── TEKS BACAAN
BHIN BHIN, ATUNG, KAKA, ASIAN GAMES DAN PRESIDEN

JALAN UMUM

seorang ibu sedang memasak sayur 
di dapur
tentu, tentu tidak butuh suara berisik
gergaji mesin 
kecuali karena dia tahu, 
sebuah pohon besar rubuh 
menghalangi jalan umum

Kemayoran, 24 07 2018 
#puisipendekindonesia 
-------

Ada banyak cerita di balik burung Cendrawasih (paradisaea apoda), Rusa Bawean (hyelaphus kuhlii), dan Badak Bercula Satu (rhinoceros sondaicus). Apalagi setelah lama disimbulkan dalam masyarakat tradisi di Indonsia, dan sekarang dimaskotkan dalam Asian Games Indonesia, Jakarta-Palembang, 2018. Dalam Asian Games ini maskot Cendrawasih bernama Bhin Bhin, Rusa bernama Atung, dan Badak Bercula Satu bernama Kaka. Konon penamaan itu bersumber dari semangat kebersamaan bangsa Indonesia, Bhineka (bhin bhin)Tunggal (atung) Ika (kaka). Yang artinya, meskipun berbeda-beda, kita tetap satu.
────
TUGAS
[1] Menurut teks tentang maskot Asian Games 2018, apa nama maskot Rusa Bawean?
[2] Sambunglah teks tentang maskot Asian Games 2018, mulai setelah kalimat terakhirnya.
── DATA MENTAH
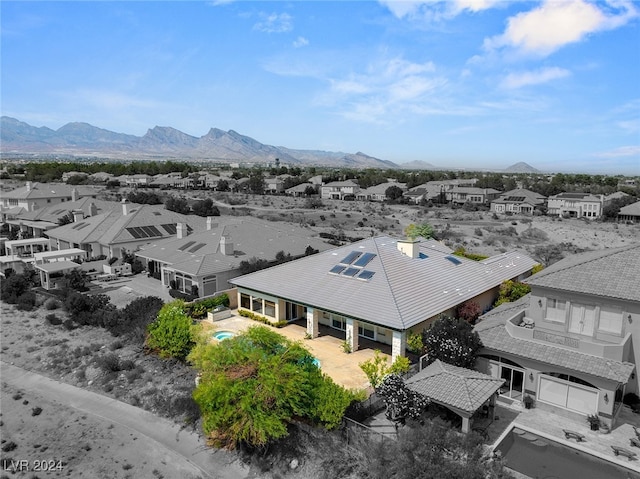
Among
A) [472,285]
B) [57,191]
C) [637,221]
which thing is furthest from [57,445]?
[637,221]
────
JAWABAN LATIHAN
[1] Maskot Rusa Bawean bernama Atung.

[2]
Untuk itu, kali ini ayo kita masuki ruang yang ini. Semoga kita tahu. 
-----

BHIN BHIN

Teman-teman, ini Bhin Bhin mau cerita. Aku adalah seekor burung. Cendrawasih namaku. Populer dari kawasan Irian Jaya Indonesia Timur, alias Papua. Dijadikan maskot oleh Panitia Asian Games Indonesia, 2018. Wajar saja kan? Karena dari sejak jaman dahulu, Indonesia memang sudah sangat kenal dan membanggakan burung Papua ini. Tidak cuma kenal secara tradisional, dari mulut ke mulut, tetapi juga secara sistematis melalui kurikulum pendidikan nasional, seluruh pelajar pasti mengenalnya. Mustahil tidak. Belum lagi pemberitaan berbagai media juga turut aktif mengangkat citra burung yang satu ini. Bahkan sampai media massa internasional. Sebagai satu jenis burung yang langka dan sangat eksotis, menonjol bentuk tubuh, bulu-bulunya, dan juga kelirnya.

Dalam seni tradisi di Papua, burung Cendrawasih juga banyak menginspirasi tari-tarian. Bisa secara langsung sebentuk gerak lincah seperti tarian burung, bisa juga model bulu-bulunya saja yang menginspirasi berbagai aksesoris tarian dan pakaian adat.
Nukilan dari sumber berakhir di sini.